EXERCISE OBJECTIVE
What is the number of lines in this listing that include "burst"? Answer with that number only.

SUPPLIED RECORDS
▬▬▬▬▬▬▬▬▬▬
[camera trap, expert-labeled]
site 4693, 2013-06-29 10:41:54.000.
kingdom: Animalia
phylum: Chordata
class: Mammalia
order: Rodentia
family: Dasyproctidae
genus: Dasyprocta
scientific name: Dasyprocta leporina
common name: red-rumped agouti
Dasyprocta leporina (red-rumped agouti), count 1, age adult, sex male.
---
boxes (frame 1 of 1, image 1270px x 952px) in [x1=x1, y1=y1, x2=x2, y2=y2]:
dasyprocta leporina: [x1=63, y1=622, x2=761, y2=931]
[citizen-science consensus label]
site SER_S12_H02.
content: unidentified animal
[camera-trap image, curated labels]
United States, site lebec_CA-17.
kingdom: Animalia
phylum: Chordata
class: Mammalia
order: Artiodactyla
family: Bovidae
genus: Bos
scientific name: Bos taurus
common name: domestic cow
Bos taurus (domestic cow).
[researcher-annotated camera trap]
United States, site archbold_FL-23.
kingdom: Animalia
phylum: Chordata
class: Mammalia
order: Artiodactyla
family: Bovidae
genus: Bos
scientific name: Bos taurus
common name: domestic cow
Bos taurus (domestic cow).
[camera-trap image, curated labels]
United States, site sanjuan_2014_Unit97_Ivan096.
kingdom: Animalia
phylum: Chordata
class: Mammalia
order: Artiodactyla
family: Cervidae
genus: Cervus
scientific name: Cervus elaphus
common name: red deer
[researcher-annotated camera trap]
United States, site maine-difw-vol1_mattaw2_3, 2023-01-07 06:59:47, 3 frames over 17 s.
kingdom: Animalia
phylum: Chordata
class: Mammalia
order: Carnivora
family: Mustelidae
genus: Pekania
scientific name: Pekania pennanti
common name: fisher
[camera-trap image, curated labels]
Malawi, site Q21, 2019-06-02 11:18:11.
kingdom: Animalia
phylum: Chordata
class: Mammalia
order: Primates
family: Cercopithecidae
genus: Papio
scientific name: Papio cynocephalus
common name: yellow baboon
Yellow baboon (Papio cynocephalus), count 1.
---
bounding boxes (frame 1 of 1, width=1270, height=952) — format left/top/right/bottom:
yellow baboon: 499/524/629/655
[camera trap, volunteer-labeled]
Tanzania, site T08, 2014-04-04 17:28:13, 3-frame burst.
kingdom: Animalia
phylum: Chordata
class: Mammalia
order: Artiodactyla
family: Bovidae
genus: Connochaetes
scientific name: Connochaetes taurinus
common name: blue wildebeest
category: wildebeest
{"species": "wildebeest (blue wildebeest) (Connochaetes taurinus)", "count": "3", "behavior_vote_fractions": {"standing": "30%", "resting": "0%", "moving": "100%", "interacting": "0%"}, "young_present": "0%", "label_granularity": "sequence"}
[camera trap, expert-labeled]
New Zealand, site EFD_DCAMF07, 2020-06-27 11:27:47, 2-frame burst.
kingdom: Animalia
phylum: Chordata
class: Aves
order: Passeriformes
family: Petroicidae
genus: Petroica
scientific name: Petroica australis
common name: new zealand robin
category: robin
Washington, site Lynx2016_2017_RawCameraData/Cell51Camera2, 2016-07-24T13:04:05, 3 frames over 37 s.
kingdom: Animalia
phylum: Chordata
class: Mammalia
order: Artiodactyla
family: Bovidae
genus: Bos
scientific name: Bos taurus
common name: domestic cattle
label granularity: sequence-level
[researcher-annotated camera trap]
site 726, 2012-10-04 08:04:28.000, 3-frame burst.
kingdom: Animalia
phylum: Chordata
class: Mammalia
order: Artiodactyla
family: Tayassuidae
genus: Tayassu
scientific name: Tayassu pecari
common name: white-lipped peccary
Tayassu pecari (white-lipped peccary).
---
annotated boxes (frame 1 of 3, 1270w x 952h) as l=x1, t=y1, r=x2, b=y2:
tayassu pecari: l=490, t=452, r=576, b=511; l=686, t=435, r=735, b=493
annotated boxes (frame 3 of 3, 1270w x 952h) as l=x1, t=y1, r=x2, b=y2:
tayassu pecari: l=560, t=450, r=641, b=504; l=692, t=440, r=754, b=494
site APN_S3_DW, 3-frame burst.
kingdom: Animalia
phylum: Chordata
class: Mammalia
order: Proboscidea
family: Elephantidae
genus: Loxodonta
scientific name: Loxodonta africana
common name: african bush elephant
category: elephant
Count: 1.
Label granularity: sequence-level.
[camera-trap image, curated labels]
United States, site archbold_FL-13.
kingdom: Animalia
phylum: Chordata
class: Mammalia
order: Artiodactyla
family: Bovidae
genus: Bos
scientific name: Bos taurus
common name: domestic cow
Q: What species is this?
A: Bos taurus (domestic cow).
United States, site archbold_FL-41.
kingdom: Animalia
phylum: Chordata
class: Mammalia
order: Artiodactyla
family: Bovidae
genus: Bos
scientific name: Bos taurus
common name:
▬▬▬▬▬▬▬▬▬▬
REPLY TO THE TASK
4